D (mm) 6 10 14 18 21 25
T (Nm) 5.5 7.0 9.5 12.5 13.5 16

a) Plot a scatter diagram of the results with diameter of the machine as the independent variable.
b) Use the method of least squares to determine the linear regression equation that relates the torque to the diameter.
c) Estimate the value of torque required when the diameter is 16 mm.
d) Calculate the coefficient of correlation between these variables and comment on your prediction obtained in (c).

#### Solution

a) Scatter diagram of the results with diameter of the machine as the independent variable

Sr. No. $D$ (mm) $T$ (Nm) $D^2$ $T^2$ $D*T$
1 6 5.5 36 30.25 33
2 10 7 100 49 70
3 14 9.5 196 90.25 133
4 18 12.5 324 156.25 225
5 21 13.5 441 182.25 283.5
6 25 16 625 256 400
Total 94 64 1722 764 1144.5

b) $\overline{D} = \frac{\sum D}{n} = \frac{94}{6} = 15.6667$, $\overline{T} = \frac{\sum T}{n} = \frac{64}{6} = 10.6667$

 $$\begin{eqnarray*} SS_{DD} &=& \sum D^2 -\frac{(\sum D)^2}{n} \\ &=& 1722 - \frac{(94)^2}{6}\\ & = & 249.333. \end{eqnarray*}$$

 $$\begin{eqnarray*} SS_{TT} &=& \sum T^2 -\frac{(\sum T)^2}{n} \\ &=& 764 - \frac{(64)^2}{6}\\ & = & 81.333. \end{eqnarray*}$$

 $$\begin{eqnarray*} SS_{DT} &=& \sum (D*T) -\frac{(\sum D)*(\sum T)}{n} \\ &=& 1144.5 - \frac{(94 * 64)}{6}\\ & = & 141.333 \end{eqnarray*}$$

So, $\hat{b} = \frac{SS_{DT}}{SS_{DD}} = \frac{141.333}{249.333} = 0.56885$ and

$\hat{a} = \overline{T} - \hat{b} *\overline{D} = 10.6667 - 0.56889*15.6667 = 1.7539$.

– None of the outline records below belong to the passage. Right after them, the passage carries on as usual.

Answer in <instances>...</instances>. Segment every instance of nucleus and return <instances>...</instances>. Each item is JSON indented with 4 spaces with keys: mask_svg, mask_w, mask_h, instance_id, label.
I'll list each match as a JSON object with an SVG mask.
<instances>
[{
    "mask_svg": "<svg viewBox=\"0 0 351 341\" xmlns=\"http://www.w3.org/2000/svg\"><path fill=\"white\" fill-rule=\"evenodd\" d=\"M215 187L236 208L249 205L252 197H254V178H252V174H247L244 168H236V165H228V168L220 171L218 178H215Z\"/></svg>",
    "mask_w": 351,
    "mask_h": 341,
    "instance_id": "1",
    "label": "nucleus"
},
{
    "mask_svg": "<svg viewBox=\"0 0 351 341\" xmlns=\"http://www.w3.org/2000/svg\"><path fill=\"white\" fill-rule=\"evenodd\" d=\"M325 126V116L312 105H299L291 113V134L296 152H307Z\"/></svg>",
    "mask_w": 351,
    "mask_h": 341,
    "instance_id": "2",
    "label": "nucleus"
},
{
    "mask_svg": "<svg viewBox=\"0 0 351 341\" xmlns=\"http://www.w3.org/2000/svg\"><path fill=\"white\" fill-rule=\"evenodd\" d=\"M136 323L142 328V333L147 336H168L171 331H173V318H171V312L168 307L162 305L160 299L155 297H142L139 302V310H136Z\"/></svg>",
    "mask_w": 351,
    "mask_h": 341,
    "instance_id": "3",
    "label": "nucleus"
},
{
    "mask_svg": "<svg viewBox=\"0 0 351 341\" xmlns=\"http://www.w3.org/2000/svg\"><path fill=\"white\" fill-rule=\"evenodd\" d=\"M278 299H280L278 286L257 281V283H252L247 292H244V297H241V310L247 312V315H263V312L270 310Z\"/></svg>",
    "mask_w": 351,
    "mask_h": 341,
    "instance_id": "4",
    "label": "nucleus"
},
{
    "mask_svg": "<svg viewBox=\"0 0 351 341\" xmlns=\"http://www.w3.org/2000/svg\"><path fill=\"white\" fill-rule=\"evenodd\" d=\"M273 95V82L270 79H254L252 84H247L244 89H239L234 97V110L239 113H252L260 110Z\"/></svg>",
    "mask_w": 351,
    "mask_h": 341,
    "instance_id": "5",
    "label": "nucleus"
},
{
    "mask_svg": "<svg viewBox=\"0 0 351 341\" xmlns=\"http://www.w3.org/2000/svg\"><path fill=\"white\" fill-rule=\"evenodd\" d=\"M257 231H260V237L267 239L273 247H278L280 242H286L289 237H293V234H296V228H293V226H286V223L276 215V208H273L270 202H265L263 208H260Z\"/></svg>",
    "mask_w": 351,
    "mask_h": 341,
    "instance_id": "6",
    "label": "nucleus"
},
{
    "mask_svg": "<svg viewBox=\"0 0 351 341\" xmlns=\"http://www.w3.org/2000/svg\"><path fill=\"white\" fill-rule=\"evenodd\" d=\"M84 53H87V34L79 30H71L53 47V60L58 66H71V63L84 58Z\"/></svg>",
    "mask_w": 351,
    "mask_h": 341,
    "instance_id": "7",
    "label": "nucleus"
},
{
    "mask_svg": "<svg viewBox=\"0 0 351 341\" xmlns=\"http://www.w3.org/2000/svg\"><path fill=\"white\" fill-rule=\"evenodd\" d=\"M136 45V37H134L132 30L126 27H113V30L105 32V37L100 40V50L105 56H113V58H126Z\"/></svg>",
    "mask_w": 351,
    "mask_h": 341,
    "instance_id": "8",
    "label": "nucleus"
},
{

So the linear regression equation that relates the torque to the diameter is

 $$\begin{equation*} T = \hat{a} + \hat{b} *D = 1.7539 + 0.56885*D. \end{equation*}$$

c) When the diameter $D = 16$mm, the torque is

$\hat{T} = 1.7539 + 0.56885*16 = 10.8555$.

So the estimated torque for $D = 16$ mm is 10.8555 Nm.

d) The correlation coefficient is

 $$\begin{eqnarray*} r &=& \frac{SS_{DT}}{\sqrt{SS_{DD}*SS_{TT}}} \\ &=& \frac{141.333}{\sqrt{249.333* 81.333}}\\ & = & 0.9960. \end{eqnarray*}$$

$r^2 = (0.9960)^2 = 0.9920$.

So 99% of the variation in Torque (T) is explained by Diameter (D).